Parliament will now only reconvene on July 13, meaning PN will not have passed any Bills for nearly five months since forming government despite announcing two recovery packages worth RM35 billion (S$11.3 billion) in total by April 6. The Sunday Times has learnt that in an effort to secure a greater majority by then, Mr Muhyiddin has dangled the vacant position of deputy premier, which was initially reserved for Datuk Seri Mukhriz, in a bid to placate Dr Mahathir.
PKR president Anwar Ibrahim, whose party has 39 MPs, said on Friday that he rejected the position when approached, while sources revealed that Sabah chief minister Shafie Apdal - his Warisan has nine MPs - was offered the same.
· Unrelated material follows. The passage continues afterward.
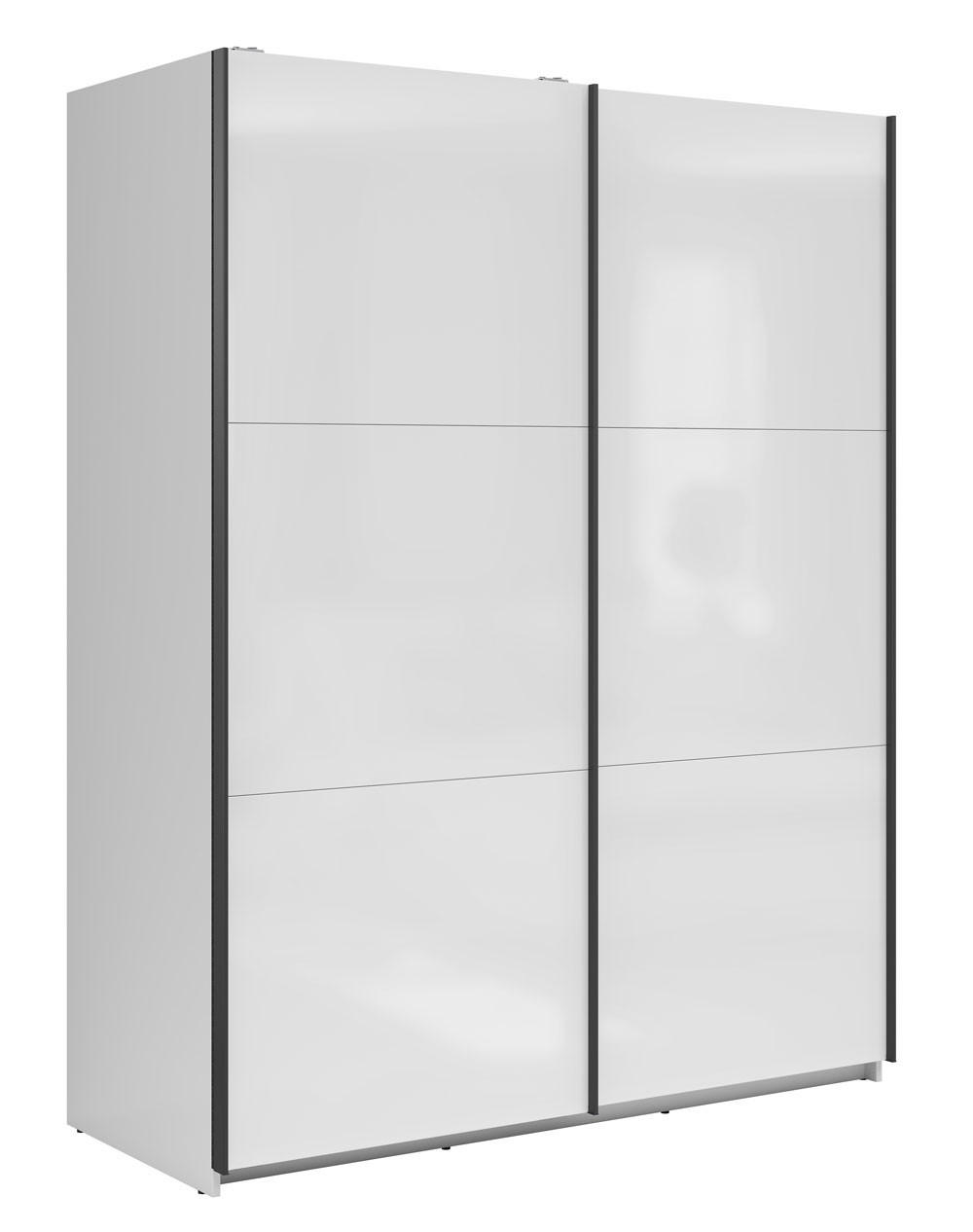 SCHWEBETÜRENSCHRANK Tetrix weiß / weiß Hochglanz 153,5 / 60 / 195,5cm - Weiß Hochglanz/Weiß, Holz/Holzwerkstoff (153.5/195.5/60cm) - Feldmann-Wohnen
"Anwar risks too much if he were to cross over because not only would others in Pakatan Harapan (PH) not follow, even some in PKR might refuse. So Shafie holds the key. If he joins PN, it will lock in Sabah and give Muhyiddin legitimacy," a source familiar with the negotiations said.
Datuk Seri Anwar leads the 92 MPs in PH, after the dispute between PM Muhyiddin and Dr Mahathir left Bersatu's membership of the former ruling coalition in limbo.
Most PH leaders are aware that they are unable to secure more than 112 MPs unless they affirm Dr Mahathir as their candidate for the premiership. Datuk Seri Shafie and MPs in Sarawak, especially from the ruling Gabungan Parti Sarawak (GPS), are unwilling to back an Anwar administration.
The Sunday Times understands that PH leaders are trying to convince Mr Anwar to make way again - a mid-term handover agreed on prior to winning the 2018 election was left unfulfilled when Dr Mahathir was ousted in February. They believe that the PKR chief has room to cut a deal now that his former deputy Azmin Ali - whose faction was favoured by Dr Mahathir - has defected to PN.
"Anwar can demand the four Cabinet positions and control of policies and institutions that were handed to Azmin's camp before," one PH leader said.
If both Mr Shafie and Mr Anwar are satisfied, Dr Mahathir's camp believe they can convince some Bersatu MPs to return, using the founder's removal from the party this week as a reason to turn their backs on Mr Muhyiddin.
But while this could bring Dr Mahathir's support to as high as 118, it would still be dicey as the King could decide that fresh polls are preferable to the instability of slim majorities.
As such, efforts to bring GPS' 18 MPs over to Dr Mahathir's side will be crucial to ensuring that if and when Dr Mahathir seeks an audience, the Palace will have no choice but to swear him in for a third stint as premier.